Assignment -
When you reach the records below, output each one exactly.

----

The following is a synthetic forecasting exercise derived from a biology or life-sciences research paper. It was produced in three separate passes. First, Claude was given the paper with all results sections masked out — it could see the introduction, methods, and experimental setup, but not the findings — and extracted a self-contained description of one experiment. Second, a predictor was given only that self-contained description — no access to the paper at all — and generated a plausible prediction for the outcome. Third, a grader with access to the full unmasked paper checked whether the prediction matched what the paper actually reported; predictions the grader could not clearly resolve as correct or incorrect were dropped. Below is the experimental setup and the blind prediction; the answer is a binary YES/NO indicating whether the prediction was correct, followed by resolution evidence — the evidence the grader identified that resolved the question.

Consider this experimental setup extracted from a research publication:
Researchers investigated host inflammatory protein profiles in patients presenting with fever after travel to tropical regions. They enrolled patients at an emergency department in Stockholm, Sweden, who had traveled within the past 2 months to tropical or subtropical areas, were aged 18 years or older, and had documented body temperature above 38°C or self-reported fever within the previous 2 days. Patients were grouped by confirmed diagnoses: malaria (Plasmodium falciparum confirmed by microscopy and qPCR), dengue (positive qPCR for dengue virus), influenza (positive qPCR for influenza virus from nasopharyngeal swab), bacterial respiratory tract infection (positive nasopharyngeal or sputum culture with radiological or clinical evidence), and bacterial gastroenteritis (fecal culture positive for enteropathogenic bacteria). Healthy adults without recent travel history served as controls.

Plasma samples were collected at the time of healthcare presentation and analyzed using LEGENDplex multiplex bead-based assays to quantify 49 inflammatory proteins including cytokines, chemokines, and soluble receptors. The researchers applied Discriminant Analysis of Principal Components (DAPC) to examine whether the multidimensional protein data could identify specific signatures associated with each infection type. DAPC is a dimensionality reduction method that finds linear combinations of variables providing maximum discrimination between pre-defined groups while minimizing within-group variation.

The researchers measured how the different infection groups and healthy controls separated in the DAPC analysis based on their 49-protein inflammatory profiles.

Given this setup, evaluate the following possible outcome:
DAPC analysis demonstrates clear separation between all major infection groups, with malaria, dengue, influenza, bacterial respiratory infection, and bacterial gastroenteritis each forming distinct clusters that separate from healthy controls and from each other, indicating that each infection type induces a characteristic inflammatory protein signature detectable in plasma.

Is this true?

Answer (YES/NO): NO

----

Answer -
The following is a synthetic forecasting exercise derived from a biology or life-sciences research paper. It was produced in three separate passes. First, Claude was given the paper with all results sections masked out — it could see the introduction, methods, and experimental setup, but not the findings — and extracted a self-contained description of one experiment. Second, a predictor was given only that self-contained description — no access to the paper at all — and generated a plausible prediction for the outcome. Third, a grader with access to the full unmasked paper checked whether the prediction matched what the paper actually reported; predictions the grader could not clearly resolve as correct or incorrect were dropped. Below is the experimental setup and the blind prediction; the answer is a binary YES/NO indicating whether the prediction was correct, followed by resolution evidence — the evidence the grader identified that resolved the question.

Consider this experimental setup extracted from a research publication:
Researchers investigated host inflammatory protein profiles in patients presenting with fever after travel to tropical regions. They enrolled patients at an emergency department in Stockholm, Sweden, who had traveled within the past 2 months to tropical or subtropical areas, were aged 18 years or older, and had documented body temperature above 38°C or self-reported fever within the previous 2 days. Patients were grouped by confirmed diagnoses: malaria (Plasmodium falciparum confirmed by microscopy and qPCR), dengue (positive qPCR for dengue virus), influenza (positive qPCR for influenza virus from nasopharyngeal swab), bacterial respiratory tract infection (positive nasopharyngeal or sputum culture with radiological or clinical evidence), and bacterial gastroenteritis (fecal culture positive for enteropathogenic bacteria). Healthy adults without recent travel history served as controls.

Plasma samples were collected at the time of healthcare presentation and analyzed using LEGENDplex multiplex bead-based assays to quantify 49 inflammatory proteins including cytokines, chemokines, and soluble receptors. The researchers applied Discriminant Analysis of Principal Components (DAPC) to examine whether the multidimensional protein data could identify specific signatures associated with each infection type. DAPC is a dimensionality reduction method that finds linear combinations of variables providing maximum discrimination between pre-defined groups while minimizing within-group variation.

The researchers measured how the different infection groups and healthy controls separated in the DAPC analysis based on their 49-protein inflammatory profiles.

Given this setup, evaluate the following possible outcome:
DAPC analysis demonstrates clear separation between all major infection groups, with malaria, dengue, influenza, bacterial respiratory infection, and bacterial gastroenteritis each forming distinct clusters that separate from healthy controls and from each other, indicating that each infection type induces a characteristic inflammatory protein signature detectable in plasma.

Is this true?

Answer (YES/NO): NO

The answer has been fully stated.